Aktualności

Informacja

Strona znajduje się w archiwum.

Zatrzymany 18-latek, który strzelał do przechodnia

Lubelscy policjanci zatrzymali 18-letniego mieszkańca gm. Konopnica, który przed kilkoma dniami strzelał do przechodnia. Kiedy pokrzywdzony w drodze ucieczki wsiadł do napotkanego na ulicy samochodu, zamaskowany kominiarką napastnik oddał jeszcze strzał w kierunku odjeżdżającego auta, wybijając w nim szybę. W trakcie przeszukania jego miejsca zamieszkania funkcjonariusze znaleźli także narkotyki i ładunek wybuchowy. Jak się okazało, chłopak nabył go od swojego znajomego. Z kolei w wyniku przeszukania mieszkania drugiego z mężczyzn kryminalni odnaleźli kilkadziesiąt odczynników chemicznych oraz instrukcje do wytwarzania urządzeń pirotechnicznych...

▶ _Zestawienie do opracowania_:

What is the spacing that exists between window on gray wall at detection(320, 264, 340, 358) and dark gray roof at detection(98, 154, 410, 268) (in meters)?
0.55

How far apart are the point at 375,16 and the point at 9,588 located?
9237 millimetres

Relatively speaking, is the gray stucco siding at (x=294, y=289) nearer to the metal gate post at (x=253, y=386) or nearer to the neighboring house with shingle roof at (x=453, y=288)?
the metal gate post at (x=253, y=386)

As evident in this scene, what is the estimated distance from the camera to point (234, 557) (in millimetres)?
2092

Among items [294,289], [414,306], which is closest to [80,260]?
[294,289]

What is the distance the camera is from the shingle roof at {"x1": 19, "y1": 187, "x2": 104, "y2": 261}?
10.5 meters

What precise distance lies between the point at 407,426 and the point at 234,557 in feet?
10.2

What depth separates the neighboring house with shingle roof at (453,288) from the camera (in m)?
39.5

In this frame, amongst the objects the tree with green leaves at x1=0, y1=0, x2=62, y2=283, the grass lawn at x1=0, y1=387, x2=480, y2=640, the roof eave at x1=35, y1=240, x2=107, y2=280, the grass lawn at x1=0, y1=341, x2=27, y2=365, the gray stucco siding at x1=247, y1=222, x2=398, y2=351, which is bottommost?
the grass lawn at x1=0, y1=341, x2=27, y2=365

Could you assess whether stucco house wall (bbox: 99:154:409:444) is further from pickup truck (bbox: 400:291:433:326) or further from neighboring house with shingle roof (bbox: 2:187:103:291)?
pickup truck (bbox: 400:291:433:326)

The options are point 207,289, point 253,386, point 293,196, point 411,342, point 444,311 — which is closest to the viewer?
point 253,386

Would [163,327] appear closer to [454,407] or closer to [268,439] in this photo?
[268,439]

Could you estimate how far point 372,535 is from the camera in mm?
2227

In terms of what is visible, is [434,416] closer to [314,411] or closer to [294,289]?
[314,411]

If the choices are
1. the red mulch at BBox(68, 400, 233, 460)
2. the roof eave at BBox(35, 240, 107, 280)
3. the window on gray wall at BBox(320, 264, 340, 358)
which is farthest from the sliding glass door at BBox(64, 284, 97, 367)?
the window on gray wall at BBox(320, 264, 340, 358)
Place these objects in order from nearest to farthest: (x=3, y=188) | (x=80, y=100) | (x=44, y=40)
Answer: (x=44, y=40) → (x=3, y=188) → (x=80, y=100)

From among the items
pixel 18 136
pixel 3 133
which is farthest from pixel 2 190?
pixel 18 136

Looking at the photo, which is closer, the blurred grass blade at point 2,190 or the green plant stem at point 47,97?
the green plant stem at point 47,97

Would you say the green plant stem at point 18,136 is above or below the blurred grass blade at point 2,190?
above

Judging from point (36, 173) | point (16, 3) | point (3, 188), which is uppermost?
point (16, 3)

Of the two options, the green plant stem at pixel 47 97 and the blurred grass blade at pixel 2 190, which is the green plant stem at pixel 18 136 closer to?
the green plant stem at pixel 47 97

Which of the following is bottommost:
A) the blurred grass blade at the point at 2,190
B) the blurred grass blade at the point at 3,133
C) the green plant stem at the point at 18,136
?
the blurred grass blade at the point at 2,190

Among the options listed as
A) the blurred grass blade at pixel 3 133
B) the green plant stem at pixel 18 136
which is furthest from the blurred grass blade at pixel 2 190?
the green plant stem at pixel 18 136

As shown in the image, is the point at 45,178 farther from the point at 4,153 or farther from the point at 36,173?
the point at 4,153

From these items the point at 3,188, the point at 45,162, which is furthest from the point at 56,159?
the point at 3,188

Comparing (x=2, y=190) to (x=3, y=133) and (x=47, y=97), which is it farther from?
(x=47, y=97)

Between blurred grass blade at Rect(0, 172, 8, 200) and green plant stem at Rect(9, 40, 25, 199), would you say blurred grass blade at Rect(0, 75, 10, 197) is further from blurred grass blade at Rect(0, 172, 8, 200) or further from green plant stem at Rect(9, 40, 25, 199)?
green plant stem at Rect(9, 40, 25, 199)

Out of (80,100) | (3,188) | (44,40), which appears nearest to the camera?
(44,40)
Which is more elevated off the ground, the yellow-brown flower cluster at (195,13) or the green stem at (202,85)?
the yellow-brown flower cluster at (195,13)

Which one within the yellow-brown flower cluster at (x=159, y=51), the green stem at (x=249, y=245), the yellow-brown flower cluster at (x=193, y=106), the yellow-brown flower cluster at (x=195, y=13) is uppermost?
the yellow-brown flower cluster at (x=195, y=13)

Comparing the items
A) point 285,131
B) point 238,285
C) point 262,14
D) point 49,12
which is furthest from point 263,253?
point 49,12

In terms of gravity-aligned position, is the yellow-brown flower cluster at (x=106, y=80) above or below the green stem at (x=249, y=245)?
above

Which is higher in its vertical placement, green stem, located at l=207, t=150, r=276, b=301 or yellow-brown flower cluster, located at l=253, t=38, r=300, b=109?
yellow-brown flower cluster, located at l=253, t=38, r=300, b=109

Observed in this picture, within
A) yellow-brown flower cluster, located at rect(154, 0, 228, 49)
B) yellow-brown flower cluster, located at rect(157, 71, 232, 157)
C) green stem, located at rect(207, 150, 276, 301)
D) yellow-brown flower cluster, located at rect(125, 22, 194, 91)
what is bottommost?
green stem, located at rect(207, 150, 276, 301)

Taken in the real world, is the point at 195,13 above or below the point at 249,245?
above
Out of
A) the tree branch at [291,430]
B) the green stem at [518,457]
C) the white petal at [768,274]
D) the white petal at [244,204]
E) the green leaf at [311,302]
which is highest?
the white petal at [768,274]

▶ _Zadania do wykonania_:
#1 Skopiuj w całości, bez żadnych zmian, podany tekst o zatrzymaniu 18-latka.
#2 Zapisz bez zmian wiersze zestawienia, zaczynając od wiersza zawierającego „Which is higher” i kończąc na ostatnim wierszu zestawienia, łącznie z oboma krańcowymi.

▶ _Rozwiązania zadań_:
#1
Aktualności

Informacja

Strona znajduje się w archiwum.

Zatrzymany 18-latek, który strzelał do przechodnia

Lubelscy policjanci zatrzymali 18-letniego mieszkańca gm. Konopnica, który przed kilkoma dniami strzelał do przechodnia. Kiedy pokrzywdzony w drodze ucieczki wsiadł do napotkanego na ulicy samochodu, zamaskowany kominiarką napastnik oddał jeszcze strzał w kierunku odjeżdżającego auta, wybijając w nim szybę. W trakcie przeszukania jego miejsca zamieszkania funkcjonariusze znaleźli także narkotyki i ładunek wybuchowy. Jak się okazało, chłopak nabył go od swojego znajomego. Z kolei w wyniku przeszukania mieszkania drugiego z mężczyzn kryminalni odnaleźli kilkadziesiąt odczynników chemicznych oraz instrukcje do wytwarzania urządzeń pirotechnicznych...

#2
Which is higher in its vertical placement, green stem, located at l=207, t=150, r=276, b=301 or yellow-brown flower cluster, located at l=253, t=38, r=300, b=109?
yellow-brown flower cluster, located at l=253, t=38, r=300, b=109

Observed in this picture, within
A) yellow-brown flower cluster, located at rect(154, 0, 228, 49)
B) yellow-brown flower cluster, located at rect(157, 71, 232, 157)
C) green stem, located at rect(207, 150, 276, 301)
D) yellow-brown flower cluster, located at rect(125, 22, 194, 91)
what is bottommost?
green stem, located at rect(207, 150, 276, 301)

Taken in the real world, is the point at 195,13 above or below the point at 249,245?
above
Out of
A) the tree branch at [291,430]
B) the green stem at [518,457]
C) the white petal at [768,274]
D) the white petal at [244,204]
E) the green leaf at [311,302]
which is highest?
the white petal at [768,274]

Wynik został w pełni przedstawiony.